Written problem: Copy out the listing below word for word, including the answers, but leave out the pictures.

* START Supplied material *

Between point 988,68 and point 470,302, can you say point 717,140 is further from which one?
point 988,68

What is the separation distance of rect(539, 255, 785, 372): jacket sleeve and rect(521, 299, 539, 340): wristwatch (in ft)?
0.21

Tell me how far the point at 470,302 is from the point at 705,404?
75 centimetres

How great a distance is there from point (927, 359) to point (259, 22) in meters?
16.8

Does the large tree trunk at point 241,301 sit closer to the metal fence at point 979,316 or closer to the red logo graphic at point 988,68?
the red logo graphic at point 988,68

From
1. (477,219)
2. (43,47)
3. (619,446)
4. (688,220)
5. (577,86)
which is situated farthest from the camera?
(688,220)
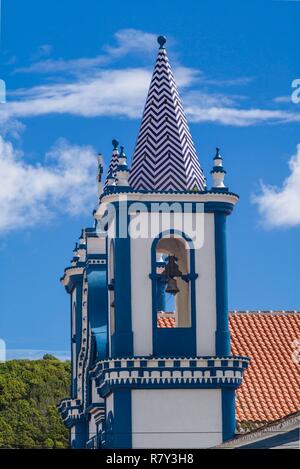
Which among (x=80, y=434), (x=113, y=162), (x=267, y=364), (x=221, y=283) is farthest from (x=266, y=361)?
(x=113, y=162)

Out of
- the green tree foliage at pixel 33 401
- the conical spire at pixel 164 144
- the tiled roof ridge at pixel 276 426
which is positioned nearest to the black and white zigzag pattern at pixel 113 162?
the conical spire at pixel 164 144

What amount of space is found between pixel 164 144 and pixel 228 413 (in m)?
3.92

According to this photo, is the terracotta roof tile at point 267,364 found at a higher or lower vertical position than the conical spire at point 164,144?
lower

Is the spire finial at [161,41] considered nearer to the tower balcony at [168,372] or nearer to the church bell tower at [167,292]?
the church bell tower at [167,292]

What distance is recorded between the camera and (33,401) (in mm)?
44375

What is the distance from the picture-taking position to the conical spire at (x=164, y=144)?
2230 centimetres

* END Supplied material *

Expected answer:
Between point 988,68 and point 470,302, can you say point 717,140 is further from which one?
point 988,68

What is the separation distance of rect(539, 255, 785, 372): jacket sleeve and rect(521, 299, 539, 340): wristwatch (in ft)?
0.21

Tell me how far the point at 470,302 is from the point at 705,404?
75 centimetres

How great a distance is there from point (927, 359) to point (259, 22) in meters?
16.8

Does the large tree trunk at point 241,301 sit closer to the metal fence at point 979,316 or closer to the red logo graphic at point 988,68?
the red logo graphic at point 988,68

From
1. (477,219)
2. (43,47)
3. (619,446)
4. (688,220)
5. (577,86)
which is situated farthest from the camera?
(688,220)
Which among (x=80, y=434), (x=113, y=162), (x=267, y=364), (x=221, y=283) is farthest from (x=266, y=361)?
(x=113, y=162)

Out of
- the green tree foliage at pixel 33 401
- the conical spire at pixel 164 144
- the tiled roof ridge at pixel 276 426
which is positioned nearest to the black and white zigzag pattern at pixel 113 162?
the conical spire at pixel 164 144

What amount of space is found between pixel 164 144 and pixel 228 413 (in m)?
3.92

According to this photo, is the terracotta roof tile at point 267,364 found at a higher or lower vertical position than the conical spire at point 164,144?
lower

Is the spire finial at [161,41] considered nearer to the tower balcony at [168,372] or nearer to the church bell tower at [167,292]?
the church bell tower at [167,292]

What distance is recorded between the camera and (33,401) (in mm)?
44375

What is the distance from the picture-taking position to the conical spire at (x=164, y=144)?
2230 centimetres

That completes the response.